Pero el principal trabajo de Gunter era asegurarse de que Sarah estuviera sana y salva. Y por eso Don le preguntó:
—¿Sabes hacer la RCP?
—Sí.
—Y ¿la maniobra de Heimlich? —preguntó Sarah.
—También. He recibido formación completa de primeros auxilios. Incluso puedo realizar una traqueotomía de emergencia, si es necesario, y mis palmas tienen insertados desfribiladores.

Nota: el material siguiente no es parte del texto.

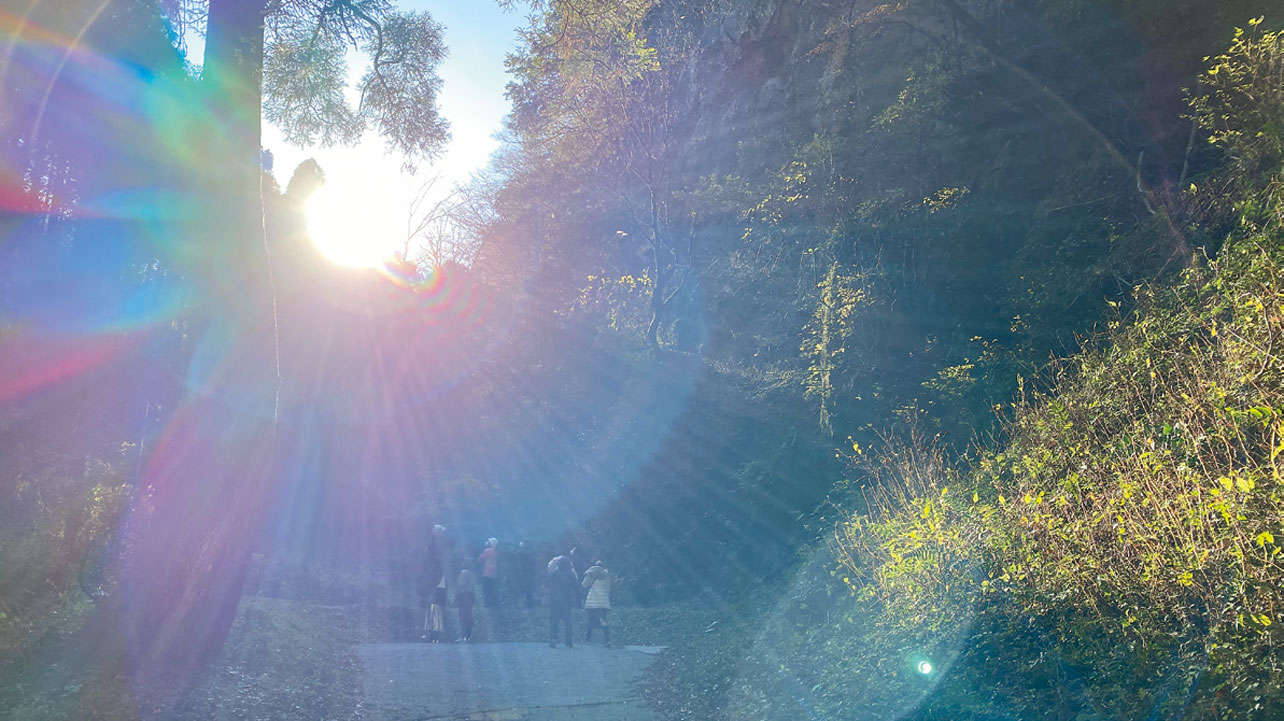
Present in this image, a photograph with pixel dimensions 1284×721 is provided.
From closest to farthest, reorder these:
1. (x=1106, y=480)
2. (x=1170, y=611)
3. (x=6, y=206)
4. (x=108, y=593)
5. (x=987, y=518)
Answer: (x=1170, y=611), (x=1106, y=480), (x=987, y=518), (x=6, y=206), (x=108, y=593)

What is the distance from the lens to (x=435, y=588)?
13.4 metres

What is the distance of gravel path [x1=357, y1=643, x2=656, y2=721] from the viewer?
8.16 m

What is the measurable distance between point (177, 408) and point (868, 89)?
56.9 ft

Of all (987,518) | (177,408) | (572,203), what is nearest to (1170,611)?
(987,518)

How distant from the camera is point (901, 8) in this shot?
19.0 metres

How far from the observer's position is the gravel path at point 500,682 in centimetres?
816

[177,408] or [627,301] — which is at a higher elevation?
[627,301]

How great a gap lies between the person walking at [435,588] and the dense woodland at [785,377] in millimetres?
4245

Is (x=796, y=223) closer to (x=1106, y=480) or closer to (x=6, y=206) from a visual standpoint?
(x=1106, y=480)

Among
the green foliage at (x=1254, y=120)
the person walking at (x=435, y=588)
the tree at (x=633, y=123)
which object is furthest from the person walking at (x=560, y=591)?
the green foliage at (x=1254, y=120)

—¿Ves? —dijo Don—. Es como Gunter. El verdadero Gunter podía disparar rayos con las garras.
Sarah miró a Don con una sonrisa afectuosa.
—¿El verdadero Gunter?
Don se echó a reír.
—Ya sabes a lo que me refiero. —Miró la máquina azul—. ¿Qué debemos hacer contigo cuando nos acostemos? ¿Desconectarte?
—Sí, si lo desean —dijo Gunter, y sonrió tranquilizador—. Pero les sugiero que me dejen conectado para que pueda responder instantáneamente a cualquier emergencia. También pueden ordenarme que realice tareas mientras duermen: soy capaz de sacar el polvo y hacer otras cosas y tener preparado un desayuno caliente para cuando se despierten.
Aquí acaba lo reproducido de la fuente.